Júlia Kendall_ minha experiência anterior com fumetti era apenas e basicamente Tex. Até eu conhecer a Júlia. Sempre ouvia dizer nos fóruns pela internet o quanto esta série era boa, até finalmente eu ter em mãos alguns exemplares das Aventuras de uma Criminóloga. Sua imagem, inspirada abertamente em Audrey Hepburn, só ajuda a termos simpatia cada vez maior por esta personagem. Júlia além de linda é inteligente, sensível, intuitiva, meiga, profissional, frágil e ao mesmo tempo forte (é, parece que eu gosto mesmo de características conflitantes e paradoxais). A série mensal de Júlia aqui no Brasil está em perigo de cancelamento, por isso aderi à campanha:Salvem Júlia! Basta cada um que a conhecer comprar um exemplar das bancas e presentear alguém que você ache que vai gostar. É certeiro, não importa a edição do mês, a história é sempre de alto nível, e se assim conseguirmos angariar mais fãs para a criminóloga, talvez as vendas voltem a crescer e não correremos o risco de termos cancelada no Brasil uma das poucas séries de qualidade a serem lançadas mensalmente... Se você não conhece, compre! Se você gosta de histórias de mistério, de detetive, de psicologia, histórias policiais com um pouco de aventura, compre! Não vai se arrepender!
Barbarella_ clássico dos quadrinhos e do cinema, mídia em que foi interpretada pela belíssima Jane Fonda, muito pouca gente sabe que o début da personagem foi nas HQs. Criada por Jean-Claude Forest, antecipou a revolução sexual e liberação sexual da mulher. Mulher bem resolvida, conhecedora da própria beleza e do próprio corpo, usa e abusa da sexualidade, por vezes inocente, como recompensa aos que a ajudam, ou apenas para curtir um pouquinho. Cada uma das roupas usadas por Jane Fonda (apaixonante!) no filme é uma mais bela e sensual que a outra, excelente figurino para tão avançada personagem.

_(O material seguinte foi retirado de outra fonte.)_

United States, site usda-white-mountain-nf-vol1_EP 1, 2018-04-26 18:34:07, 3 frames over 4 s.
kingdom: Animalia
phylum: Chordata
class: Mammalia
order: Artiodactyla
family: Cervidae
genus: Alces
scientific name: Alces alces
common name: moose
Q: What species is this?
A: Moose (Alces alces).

Hit-Girl_ mais uma presente tanto nos quadrinhos quanto nos cinemas, porém sua versão na telona é apaixonante! O filme de Kick-Ass, para mim, suplantou a HQ original sobretudo por causa da presença da personagem interpretada por Chloë Moretz, bonitinha e sanguinária. Ela rouba a cena todas as vezes em que aparece, cortando marmanjos ao meio e ainda com um sorrisinho feliz de quem está brincando estampado no rosto. Adoro os desenhos de John Romita Jr., mas tenho de confessar uma coisa: ele definitivamente não sabe desenhar crianças...
Lara Croft_ ainda em outras mídias, lembro muito bem dos jogos Tomb Raider, e do quanto gostava deles por dois motivos. O primeiro era a forma labiríntica de cada fase ou nível, em que deveríamos explorar todo o ambiente e desvendar uma maneira de prosseguir utilizando nosso raciocínio e percepção. O segundo motivo, é claro, era sua protagonista. Um dos protagonistas pioneiros protagonistas do sexo feminino, a voluptuosa Lara é atlética, rica, exploradora, sabe se vestir e manipular armas muito bem! Os dois filmes que fizeram com a personagem, apesar da sempre visualmente agradável Angelina Jolie, não foram lá essas coisas... Mas eu me lembro sim das roupinhas exploratórias de Lara em ambientes tão variados quanto dentro d'água ou no polo norte, quase sempre com as pernas de fora, empunhando uma arma em cada mão e fazendo movimento acrobáticos mil.

   A todas as mulheres, inocentes ou sensuais, mocinhas ou bandidas, inteligentes ou não, lindas ou não, atléticas ou não, insanas ou não, ideais ou não: Parabéns pelo Dia Internacional da Mulher!
(Há um motivo para, neste post, eu não ter escolhido nenhuma ruiva. Aguardem...)

Livro sugerido: O Mundo de Sofia, de Jostein Gaarder.
Filme sugerido: Barbarella (1968).
Atriz sugerida: Audrey Hepburn.
Fotos sugeridas: Ellen Roche como Lara Croft.
Jogo de videogame sugerido1: Batman: Arkham Asylum.
Jogos de videogame sugeridos: Tomb Raider (qualquer um).